- _EXERCISE TEXT_:
--- START ---
There is nothing to indicate that Emerson ever sought to modify or challenge any of the provisions of the September 14, 1998 order.

On December 8, 1998, the grand jury for the Northern District of Texas, San Angelo division, returned a five-count indictment against Emerson. The government moved to dismiss counts 2 through 5, which motion the district court subsequently granted. Count 1, the only remaining count and the count here at issue, alleged that Emerson on November 16, 1998, unlawfully possessed “in and affecting interstate commerce” a firearm, a Beretta pistol, while subject to the above mentioned September 14, 1998 order, in violation of 18 U.S.C. § 922(g)(8).

It appears that Emerson had purchased the pistol on October 10, 1997, in San Angelo, Texas, from a licensed firearms dealer. Emerson does not claim that the pistol had not previously traveled in interstate or foreign commerce. It is not disputed that the September 14, 1998 order was in effect at least through November 16, 1998.

Emerson moved pretrial to dismiss the indictment, asserting that section 922(g)(8), facially and as applied to him, violates the Second Amendment and the Due Process Clause of the Fifth Amendment. He also moved to dismiss on the basis that section 922(g)(8) was an improper exertion of federal power under the Commerce Clause and that, in any case, the law unconstitutionally usurps powers reserved to the states by the Tenth Amendment. An evidentiary hearing was held on Emerson’s motion to dismiss.

The district court granted Emerson’s motions to dismiss. Subsequently, the district court issued an amended memorandum opinion reported at 46 F. Supp. 2d 598 (N.D. Tex. 1999). The district court held that dismissal of the indictment was proper on Second or Fifth Amendment grounds, but rejected Emerson’s Tenth Amendment and Commerce Clause arguments.

The government appealed.

Of course it did. The 5th Circuit panel then did what pretty much no other appeals court had done since the 1939 Miller case: it did a thorough review of Miller and an “original understanding” review of the Second Amendment, concluding in a 73-page decision heavy with footnotes and references. Their conclusion:

We reject the collective rights and sophisticated collective rights models for interpreting the Second Amendment. We hold, consistent with Miller, that it protects the right of individuals, including those not then actually a member of any militia or engaged in active military service or training, to privately possess and bear their own firearms, such as the pistol involved here, that are suitable as personal, individual weapons and are not of the general kind or type excluded by Miller. However, because of our holding that section 922(g)(8), as applied to Emerson, does not infringe his individual rights under the Second Amendment we will not now further elaborate as to the exact scope of all Second Amendment rights.

Although, as we have held, the Second Amendment does protect individual rights, that does not mean that those rights may never be made subject to any limited, narrowly tailored specific exceptions or restrictions for particular cases that are reasonable and not inconsistent with the right of Americans generally to individually keep and bear their private arms as historically understood in this country. Indeed, Emerson does not contend, and the district court did not hold, otherwise. As we have previously noted, it is clear that felons, infants and those of unsound mind may be prohibited from possessing firearms.
--- END ---
- _RECORDED INFORMATION_:
--- START ---
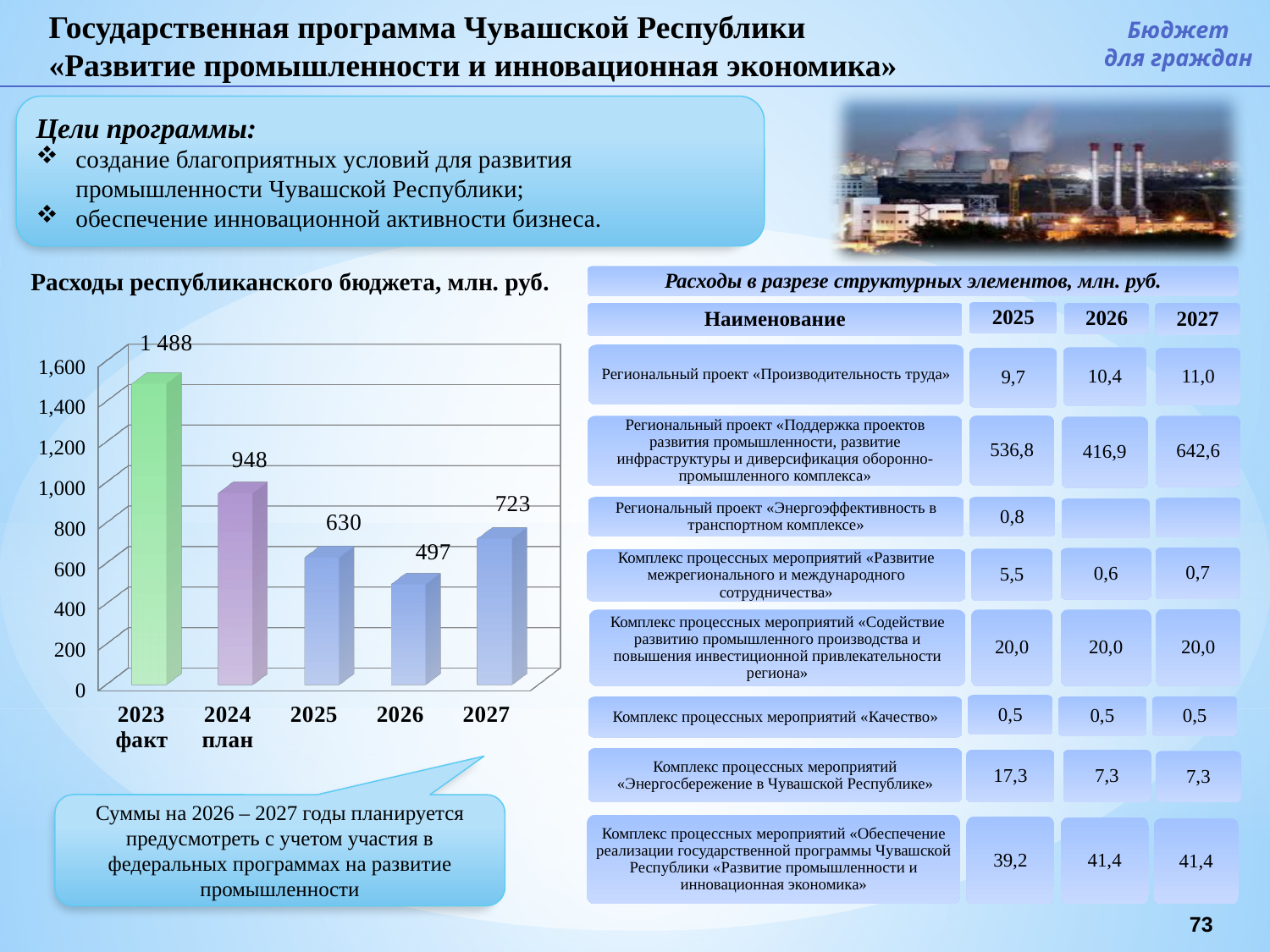
What is the value for 2027 in the chart? 723 What is the value for 2024 план in the chart? 948 Which year has the lowest value in the chart? 2026 Which is larger, the value for 2025 or the value for 2027? 2027 What is the value for 2025 in the chart? 630 Which year has the highest value in the chart? 2023 факт What is the title of the chart on the slide? Расходы республиканского бюджета, млн. руб. What kind of chart is shown on the slide? bar chart How many bars are shown in the chart? 5 What is the difference between the values for 2027 and 2026? 226 What is the value for 2023 факт in the chart 'Расходы республиканского бюджета, млн. руб.'? 1 488 What is the difference between the values for 2023 факт and 2024 план? 540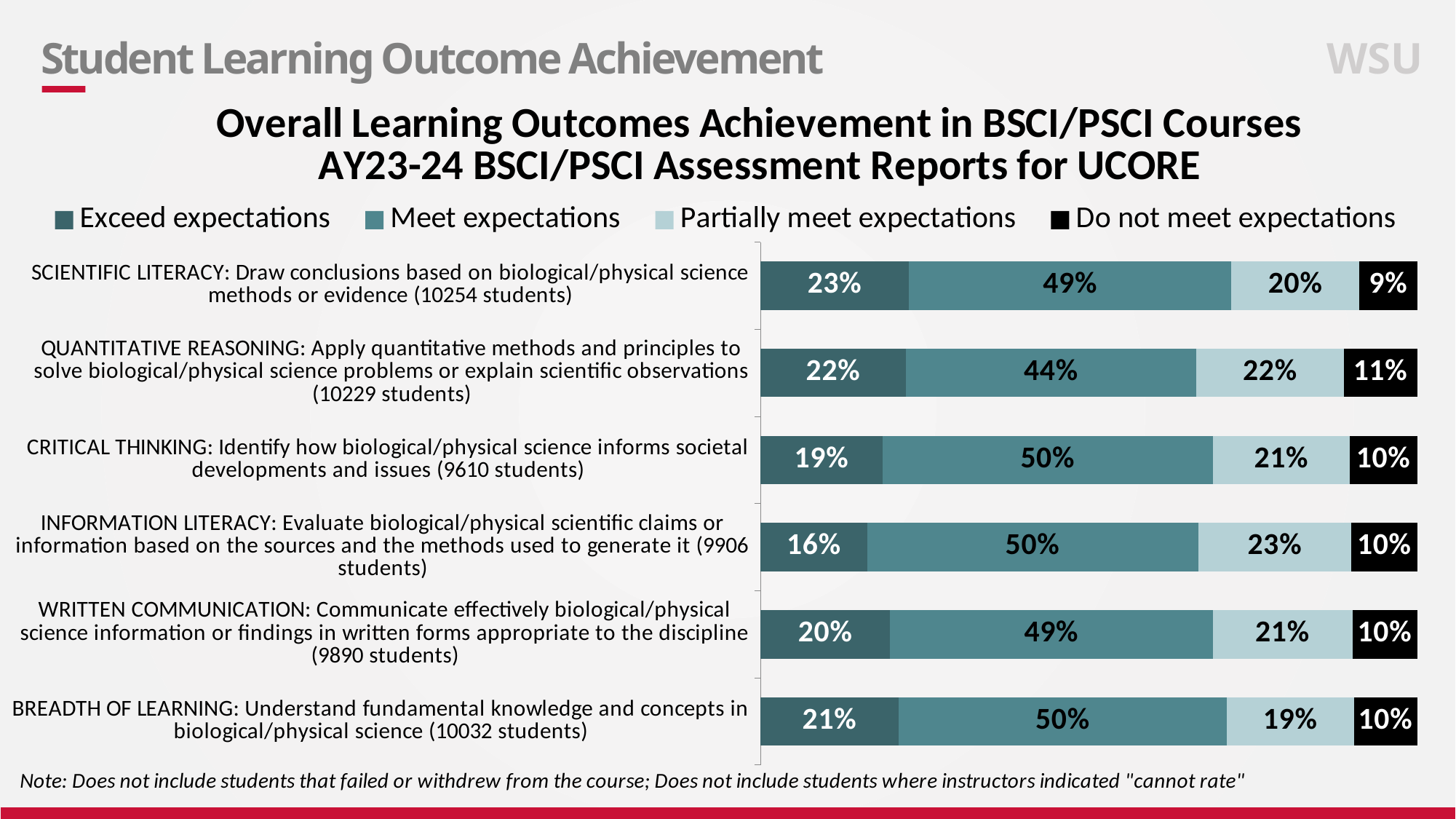
How many percentage points higher is the Meet expectations share for Critical Thinking than for Quantitative Reasoning? 6 percentage points Which learning outcome has the lowest share of students exceeding expectations? Information Literacy Which has a larger Partially meet expectations share: Information Literacy or Breadth of Learning? Information Literacy What percentage of students met expectations for Written Communication? 49% How many series does the legend list? 4 What is the total of the four segments in the Critical Thinking bar? 100% What percentage of students did not meet expectations for Quantitative Reasoning? 11% What colour represents Do not meet expectations in the chart? Black Which learning outcome has the highest share of students exceeding expectations? Scientific Literacy What kind of chart is shown on the slide? Stacked bar chart What percentage of students exceeded expectations for Scientific Literacy? 23% How many learning outcomes are shown in the chart? 6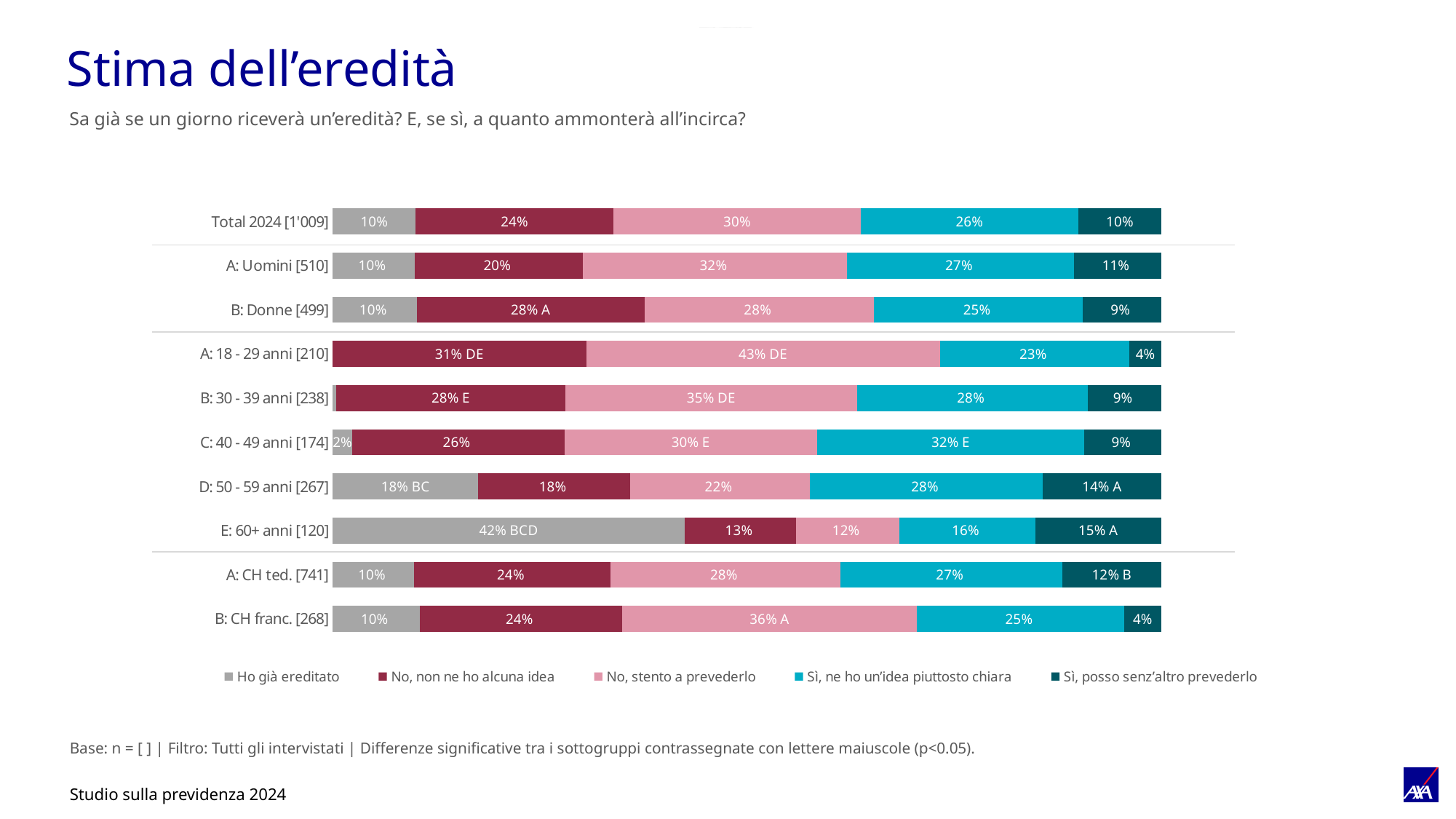
How many categories (rows) are plotted in the chart? 10 What is the total of the 'Ho già ereditato' and 'No, non ne ho alcuna idea' segments for D: 50 - 59 anni? 36% Which legend entry is shown in grey? Ho già ereditato What is the difference between the 'No, non ne ho alcuna idea' values for B: Donne and A: Uomini? 8 percentage points What is the value of 'Sì, posso senz'altro prevederlo' for B: CH franc.? 4% How many series does the legend list? 5 Which is larger: 'Sì, ne ho un'idea piuttosto chiara' for C: 40 - 49 anni or for D: 50 - 59 anni? C: 40 - 49 anni Which category has the highest value for 'No, stento a prevederlo'? A: 18 - 29 anni What type of chart is shown on the slide? Stacked bar chart What is the value of 'Ho già ereditato' for E: 60+ anni? 42% Which category has the lowest value for 'Sì, ne ho un'idea piuttosto chiara'? E: 60+ anni What is the value of 'No, stento a prevederlo' for Total 2024? 30%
--- END ---
- _REQUEST 1_:
In the passage on the Emerson firearms case, reproduce the stretch from "Emerson moved pretrial" through "The government appealed.", substituting "trial court" for "district court".
- _REQUEST 2_:
Write the next part of the passage on the Emerson Second Amendment case, starting after its final sentence.

- _OUTPUT 1_:
Emerson moved pretrial to dismiss the indictment, asserting that section 922(g)(8), facially and as applied to him, violates the Second Amendment and the Due Process Clause of the Fifth Amendment. He also moved to dismiss on the basis that section 922(g)(8) was an improper exertion of federal power under the Commerce Clause and that, in any case, the law unconstitutionally usurps powers reserved to the states by the Tenth Amendment. An evidentiary hearing was held on Emerson’s motion to dismiss.

The trial court granted Emerson’s motions to dismiss. Subsequently, the trial court issued an amended memorandum opinion reported at 46 F. Supp. 2d 598 (N.D. Tex. 1999). The trial court held that dismissal of the indictment was proper on Second or Fifth Amendment grounds, but rejected Emerson’s Tenth Amendment and Commerce Clause arguments.

The government appealed.

- _OUTPUT 2_:
We agree with the district court that the Second Amendment protects the right of individuals to privately keep and bear their own firearms that are suitable as individual, personal weapons and are not of the general kind or type excluded by Miller, regardless of whether the particular individual is then actually a member of a militia.66 However, for the reasons stated, we also conclude that the predicate order in question here is sufficient, albeit likely minimally so, to support the deprivation, while it remains in effect, of the defendant’s Second Amendment rights.

It was a 3-0 decision in which a concurring opinion rebuking the research and review on the Second Amendment for the case was scathing, to the point of earning a response from the majority in footnote 66 of the decision:

We reject the special concurrence’s impassioned criticism of our reaching the issue of whether the Second Amendment’s right to keep and bear arms is an individual right. That precise issue was decided by the district court and was briefed and argued by both parties in this court and in the district court. Moreover, in reaching that issue we have only done what the vast majority of other courts faced with similar contentions have done (albeit our resolution of that question is different). The vast majority have not, as the special concurrence would have us do, simply said it makes no difference whether or not the Second Amendment right to keep and bear arms is an individual right because even if it were an individual right the conviction (or the challenged statute) would be valid. In this case, unless we were to determine the issue of the proper construction of section 922(g)(8) in Emerson’s favor (which the special concurrence does not suggest), resolution of this appeal requires us to determine the constitutionality of section 922(g)(8), facially and as applied, under the Second Amendment (as well as under the due process clause and the commerce clause). We have done so on a straightforward basis. We likewise reject the implied criticism (in the special concurrence’s fourth paragraph) for not mentioning certain “facts” not alleged in the indictment, not found to be true by any trier of fact, and not relevant to the section 922(g)(8) violation alleged. The district court dismissed the indictment and Emerson has not yet been convicted of anything. In fact, we have been informed that he has been acquitted of state charges relating to the matter mentioned in the special concurrence.

This is known as a “smackdown.” It was also the first time that a Federal Appeals Court had declared that the Second Amendment protected an individual right.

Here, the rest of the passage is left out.